March 6, 2007
John Sellers is an avowed fan of indie rock, and this memoir tracks the music that helped define his life in a way that every music nerd will appreciate. The irreverent footnotes and appendices of music lists and rock and roll formulas make this book the perfect gift for any music fan.
In his own words, here is John Sellers' Book Notes contribution for his book, Perfect from Now On: How Indie Rock Saved My Life:
Creating a mix CD for a book about the music that's changed my life should have been a two-minute task. So many songs motivated me while writing Perfect From Now On that picking a few of them to spotlight initially seemed laughably simple. When I got into the selection process, however, I realized two things: 1) It was going to be impossible to narrow down the list to less than 1,000 songs, and 2) half of those were written by Robert Pollard of Guided By Voices. What I've decided to do instead is use only tracks that I was unable to write much about in the book, whether due to space, time, or total lameness. Rest assured, it will start with a Pollard song. It is what I do.
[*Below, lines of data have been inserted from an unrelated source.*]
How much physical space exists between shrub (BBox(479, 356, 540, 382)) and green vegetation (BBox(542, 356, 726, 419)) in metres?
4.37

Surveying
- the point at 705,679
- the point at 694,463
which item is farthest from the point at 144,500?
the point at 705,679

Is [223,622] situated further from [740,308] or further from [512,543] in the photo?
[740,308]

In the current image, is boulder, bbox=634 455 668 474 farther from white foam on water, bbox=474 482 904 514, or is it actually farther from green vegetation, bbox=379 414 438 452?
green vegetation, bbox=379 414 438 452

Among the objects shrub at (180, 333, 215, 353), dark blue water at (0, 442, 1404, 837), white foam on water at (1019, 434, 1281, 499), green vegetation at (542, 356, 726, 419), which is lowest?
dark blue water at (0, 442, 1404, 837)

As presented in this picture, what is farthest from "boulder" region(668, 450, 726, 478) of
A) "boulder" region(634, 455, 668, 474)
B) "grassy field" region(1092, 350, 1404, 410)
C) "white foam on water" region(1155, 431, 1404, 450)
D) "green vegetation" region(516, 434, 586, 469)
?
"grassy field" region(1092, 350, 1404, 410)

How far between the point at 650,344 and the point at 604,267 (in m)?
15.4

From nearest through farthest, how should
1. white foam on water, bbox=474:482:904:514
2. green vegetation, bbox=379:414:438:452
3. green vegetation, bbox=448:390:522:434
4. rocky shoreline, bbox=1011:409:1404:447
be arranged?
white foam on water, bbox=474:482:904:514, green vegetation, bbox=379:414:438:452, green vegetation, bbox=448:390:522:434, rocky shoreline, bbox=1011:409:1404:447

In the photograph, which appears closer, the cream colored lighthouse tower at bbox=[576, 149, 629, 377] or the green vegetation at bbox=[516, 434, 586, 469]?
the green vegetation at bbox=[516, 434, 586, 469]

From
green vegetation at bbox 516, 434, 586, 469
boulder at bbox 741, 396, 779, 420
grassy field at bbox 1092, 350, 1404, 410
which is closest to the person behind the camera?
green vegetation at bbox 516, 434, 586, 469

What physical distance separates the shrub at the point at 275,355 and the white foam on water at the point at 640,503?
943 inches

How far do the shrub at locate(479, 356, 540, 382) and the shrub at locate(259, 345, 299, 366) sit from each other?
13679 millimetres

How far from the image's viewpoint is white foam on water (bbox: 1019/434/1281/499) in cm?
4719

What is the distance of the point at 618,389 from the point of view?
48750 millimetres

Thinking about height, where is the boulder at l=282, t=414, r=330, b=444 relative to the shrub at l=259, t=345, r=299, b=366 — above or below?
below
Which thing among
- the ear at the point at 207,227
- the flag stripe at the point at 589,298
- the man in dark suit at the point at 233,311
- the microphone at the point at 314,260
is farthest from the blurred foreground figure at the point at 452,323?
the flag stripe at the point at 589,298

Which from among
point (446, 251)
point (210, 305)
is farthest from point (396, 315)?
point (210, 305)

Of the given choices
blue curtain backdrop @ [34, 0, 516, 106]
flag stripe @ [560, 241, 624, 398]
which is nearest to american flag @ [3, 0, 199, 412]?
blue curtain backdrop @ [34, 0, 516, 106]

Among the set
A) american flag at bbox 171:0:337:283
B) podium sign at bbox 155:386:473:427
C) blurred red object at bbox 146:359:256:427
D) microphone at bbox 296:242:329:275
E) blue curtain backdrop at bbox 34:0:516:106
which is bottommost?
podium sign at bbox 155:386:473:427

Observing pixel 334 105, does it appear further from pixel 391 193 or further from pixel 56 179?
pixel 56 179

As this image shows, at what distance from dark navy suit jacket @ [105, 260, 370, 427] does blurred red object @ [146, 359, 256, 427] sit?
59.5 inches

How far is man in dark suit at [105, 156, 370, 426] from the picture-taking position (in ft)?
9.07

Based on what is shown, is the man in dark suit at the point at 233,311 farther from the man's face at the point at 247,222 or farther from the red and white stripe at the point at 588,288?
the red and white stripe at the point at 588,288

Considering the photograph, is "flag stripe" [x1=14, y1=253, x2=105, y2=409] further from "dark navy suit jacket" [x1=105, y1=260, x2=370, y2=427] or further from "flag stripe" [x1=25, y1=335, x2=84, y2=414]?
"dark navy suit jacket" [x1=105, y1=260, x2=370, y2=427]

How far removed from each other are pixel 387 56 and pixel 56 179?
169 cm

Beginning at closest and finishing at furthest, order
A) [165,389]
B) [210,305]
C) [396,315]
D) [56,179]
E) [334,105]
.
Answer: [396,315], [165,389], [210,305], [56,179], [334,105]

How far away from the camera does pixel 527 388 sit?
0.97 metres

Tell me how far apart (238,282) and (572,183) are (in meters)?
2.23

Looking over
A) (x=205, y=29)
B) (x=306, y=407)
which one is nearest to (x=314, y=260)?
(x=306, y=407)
1. Lexo and the Leapers, "Alone, Stinking and Unafraid"
Let me get this out of the way: Bob Pollard is a genius. So much so that he doesn't worry about throwing away priceless tracks on one-off side projects that very few people will ever hear. Every few weeks I find myself asking myself how famous Pollard would have been had he released only his best songs (like this one from 1999), and done so using only the Guided By Voices name. Would he have found mainstream success? Would he at least be more well known than he is now? Probably. But it doesn't matter: At least he released the songs somewhere. Much of the joy of being a GBV fan is in finding them.
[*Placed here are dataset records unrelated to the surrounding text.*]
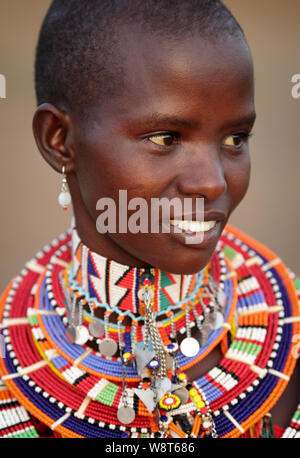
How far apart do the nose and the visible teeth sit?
3.8 inches

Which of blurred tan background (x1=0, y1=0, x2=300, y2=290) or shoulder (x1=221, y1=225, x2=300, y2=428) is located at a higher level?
blurred tan background (x1=0, y1=0, x2=300, y2=290)

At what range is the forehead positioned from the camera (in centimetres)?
124

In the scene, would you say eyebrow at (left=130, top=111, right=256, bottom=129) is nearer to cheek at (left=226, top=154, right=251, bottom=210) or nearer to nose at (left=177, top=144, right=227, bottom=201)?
nose at (left=177, top=144, right=227, bottom=201)

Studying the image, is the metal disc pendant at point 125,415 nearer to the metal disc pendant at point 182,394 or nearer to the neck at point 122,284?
the metal disc pendant at point 182,394

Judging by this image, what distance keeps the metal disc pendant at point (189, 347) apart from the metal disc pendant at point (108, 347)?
208 mm

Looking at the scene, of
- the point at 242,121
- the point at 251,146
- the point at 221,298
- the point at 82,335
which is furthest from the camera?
the point at 251,146

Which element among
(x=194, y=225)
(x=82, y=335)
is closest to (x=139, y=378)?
(x=82, y=335)

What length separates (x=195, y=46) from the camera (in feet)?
4.12

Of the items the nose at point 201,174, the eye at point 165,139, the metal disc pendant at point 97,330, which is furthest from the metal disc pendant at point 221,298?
the eye at point 165,139

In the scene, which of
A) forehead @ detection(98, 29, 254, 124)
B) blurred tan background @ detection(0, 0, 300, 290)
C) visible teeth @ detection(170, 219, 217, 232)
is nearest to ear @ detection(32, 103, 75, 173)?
forehead @ detection(98, 29, 254, 124)

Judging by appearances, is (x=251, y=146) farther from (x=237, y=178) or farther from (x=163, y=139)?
(x=163, y=139)

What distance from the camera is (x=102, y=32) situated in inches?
52.0

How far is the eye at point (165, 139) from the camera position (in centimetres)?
129

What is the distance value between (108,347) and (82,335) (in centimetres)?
9
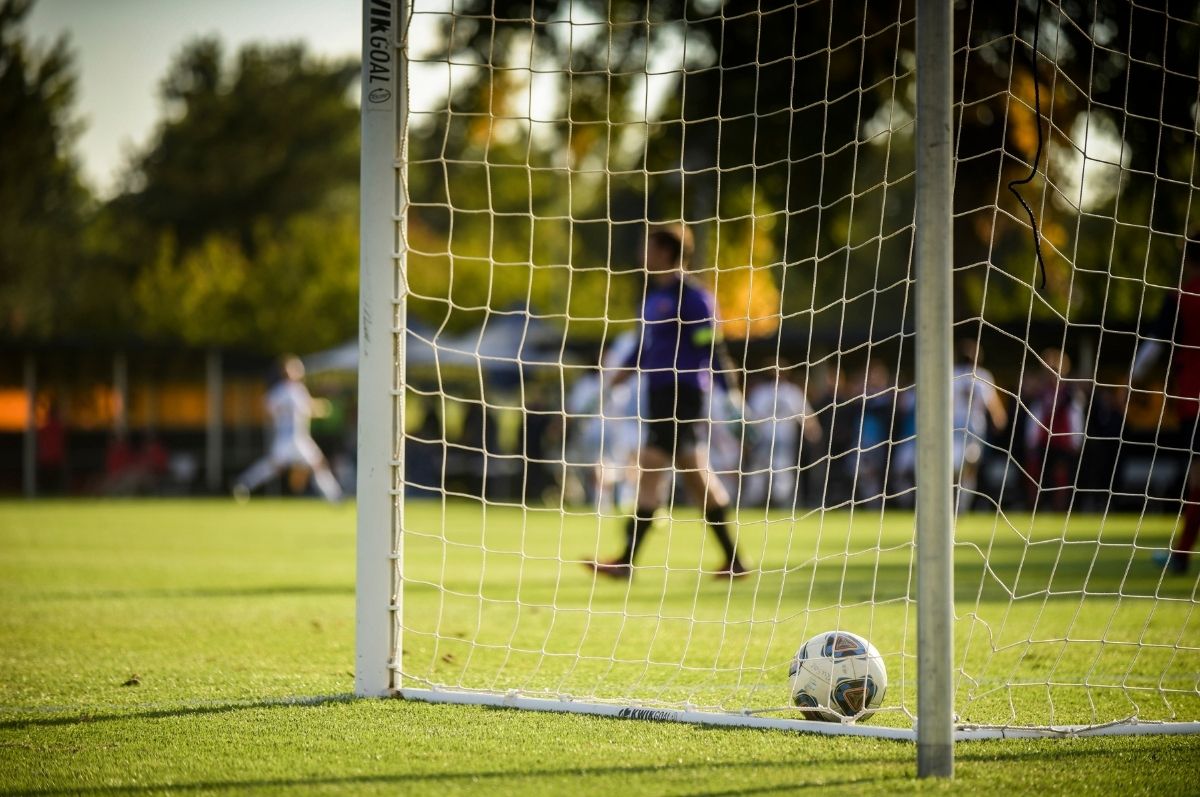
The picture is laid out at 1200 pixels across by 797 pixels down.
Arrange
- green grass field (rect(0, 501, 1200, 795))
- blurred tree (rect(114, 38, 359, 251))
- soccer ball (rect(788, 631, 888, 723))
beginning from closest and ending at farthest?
green grass field (rect(0, 501, 1200, 795)) → soccer ball (rect(788, 631, 888, 723)) → blurred tree (rect(114, 38, 359, 251))

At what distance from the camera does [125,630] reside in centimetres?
582

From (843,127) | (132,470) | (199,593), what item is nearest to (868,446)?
(843,127)

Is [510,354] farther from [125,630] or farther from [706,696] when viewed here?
[706,696]

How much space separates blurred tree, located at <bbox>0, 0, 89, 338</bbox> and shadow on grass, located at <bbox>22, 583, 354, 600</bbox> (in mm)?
30384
2. Silkworm, "Tarnished Angel"
One of the problems with being a musical obsessive is that you tend to ignore music not relating to that obsession, which leads to great regret when you ultimately discover a band you should have been loving long ago. When the Chicago band Silkworm was in its prime in the mid-1990s, I was deep into my Malkmus phase, a phase that still endures and always will. But just over a decade ago, Malkmus had struck me blind. Much too late, just last summer, around the time I was finishing up the final draft, Silkworm entered my life via this masterful song off their Steve Albini–produced 1996 album Firewater. As a Rush/Police/Nirvana/Hüsker Dü fan, I'm predisposed to liking power trios, and this track actually contains that all-too-rare thing in indie rock: a killer guitar solo. But it's the first lyric that won me over: "I thank God for relentless thirst/A quart of liquor can't speak unless you drink it first." True!
3. Archers of Loaf, "Web in Front"
Midway through writing the chapter about Pavement, I became completely obsessed with Archers of Loaf, and that new obsession shamed me. I had disregarded them in the past because the songs I'd heard sounded a lot like Pavement, and well, there can only be one Pavement in a person's life. But it was a faulty assessment, of course; Eric Bachmann's seminal indie band should have been in my collection *because* they're reminiscent of Pavement. Not too long ago, I listened to this song 27 times on repeat in just over an hour.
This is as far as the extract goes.